The choice of storage driver depends upon the operating system, distribution of Docker, and the overall performance and stability required. overlay2 is the default and recommended storage driver for most of the Linux distributions.
The data created by a running container goes into the writable container layer with the help of a storage driver. But this way of managing data doesn’t perform very well, and also, the data cease to exist with the container. Docker provides multiple options to manage data in a more performant and persistent manner, like volumes, bind mounts, and tmpfs:
Bind mounts are the simplest and oldest way available in Docker for managing data. They allow us to mount any arbitrary file or directory on the host machine into a container. Volumes also work in a similar fashion, but Docker completely manages them in a specific part of the filesystem.
Since non-Docker processes cannot modify this part of the filesystem, volumes are a better way to manage persistent data in Docker. The tmpfs mounts only remain in the memory of the host machine and never persist on the filesystem.
6.5. Networking with Docker
Docker containers can connect to each other and also with non-Docker workloads without any explicit knowledge of the type of other workloads. This is possible because of the networking subsystem of Docker, which is completely pluggable.

_ _ _ _ _

▸ **REQUIRED TASKS**:
1. Answer these questions about the Docker passage, one per line:
(a) Which storage driver is the default and recommended one for most Linux distributions?
(b) Where do tmpfs mounts remain?
(c) What makes it possible for Docker containers to connect to other workloads without explicit knowledge of their type?
2. Reproduce the Docker passage word for word from "The data created" to "of the filesystem.".

▸ **INFORMATION**:
_ _ _ _ _

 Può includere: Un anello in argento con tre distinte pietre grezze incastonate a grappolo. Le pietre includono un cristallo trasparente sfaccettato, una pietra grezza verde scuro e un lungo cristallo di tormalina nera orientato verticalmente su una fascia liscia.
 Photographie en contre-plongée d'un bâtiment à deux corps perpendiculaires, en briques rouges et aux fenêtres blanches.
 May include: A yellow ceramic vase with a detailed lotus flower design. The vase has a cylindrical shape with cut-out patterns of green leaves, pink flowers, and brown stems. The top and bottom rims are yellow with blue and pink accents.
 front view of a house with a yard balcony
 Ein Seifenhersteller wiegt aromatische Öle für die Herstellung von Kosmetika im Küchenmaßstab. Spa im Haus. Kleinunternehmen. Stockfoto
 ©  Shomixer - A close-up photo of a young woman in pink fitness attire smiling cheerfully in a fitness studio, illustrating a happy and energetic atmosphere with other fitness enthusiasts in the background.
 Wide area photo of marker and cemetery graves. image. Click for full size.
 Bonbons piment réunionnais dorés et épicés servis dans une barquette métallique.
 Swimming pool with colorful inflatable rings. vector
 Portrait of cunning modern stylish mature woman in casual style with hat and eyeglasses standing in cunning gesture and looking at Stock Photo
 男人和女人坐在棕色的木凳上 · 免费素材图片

_ _ _ _ _

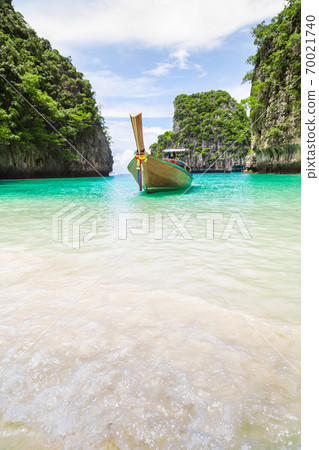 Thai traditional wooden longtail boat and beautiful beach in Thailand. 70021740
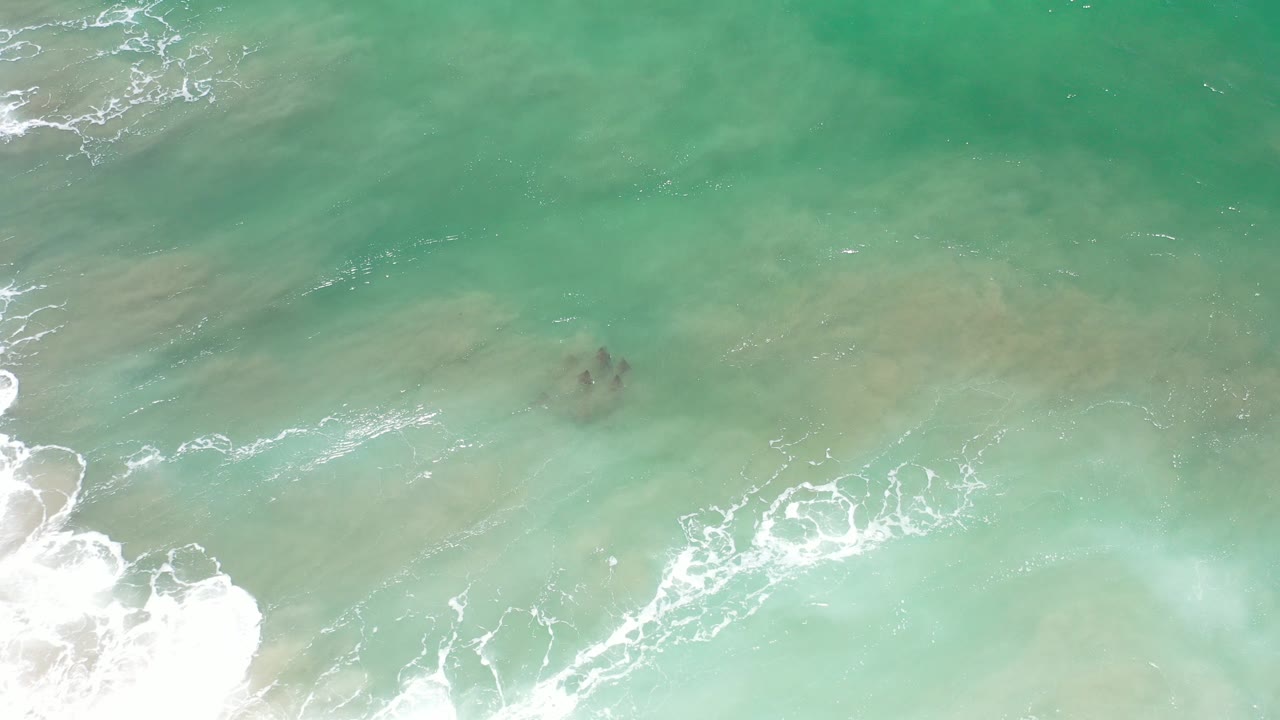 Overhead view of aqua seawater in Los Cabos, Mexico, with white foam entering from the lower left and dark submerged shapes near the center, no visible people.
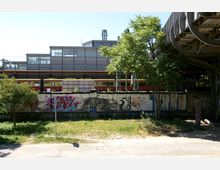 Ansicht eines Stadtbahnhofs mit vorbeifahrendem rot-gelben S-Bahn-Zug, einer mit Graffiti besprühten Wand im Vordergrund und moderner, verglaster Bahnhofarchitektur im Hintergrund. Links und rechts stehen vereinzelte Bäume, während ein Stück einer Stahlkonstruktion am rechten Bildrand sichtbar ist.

_ _ _ _ _

▸ **ANSWERS FOR THE TASKS**:
1.
(a) overlay2
(b) Only in the memory of the host machine; they never persist on the filesystem.
(c) Docker's networking subsystem, which is completely pluggable.

2.
The data created by a running container goes into the writable container layer with the help of a storage driver. But this way of managing data doesn’t perform very well, and also, the data cease to exist with the container. Docker provides multiple options to manage data in a more performant and persistent manner, like volumes, bind mounts, and tmpfs:
Bind mounts are the simplest and oldest way available in Docker for managing data. They allow us to mount any arbitrary file or directory on the host machine into a container. Volumes also work in a similar fashion, but Docker completely manages them in a specific part of the filesystem.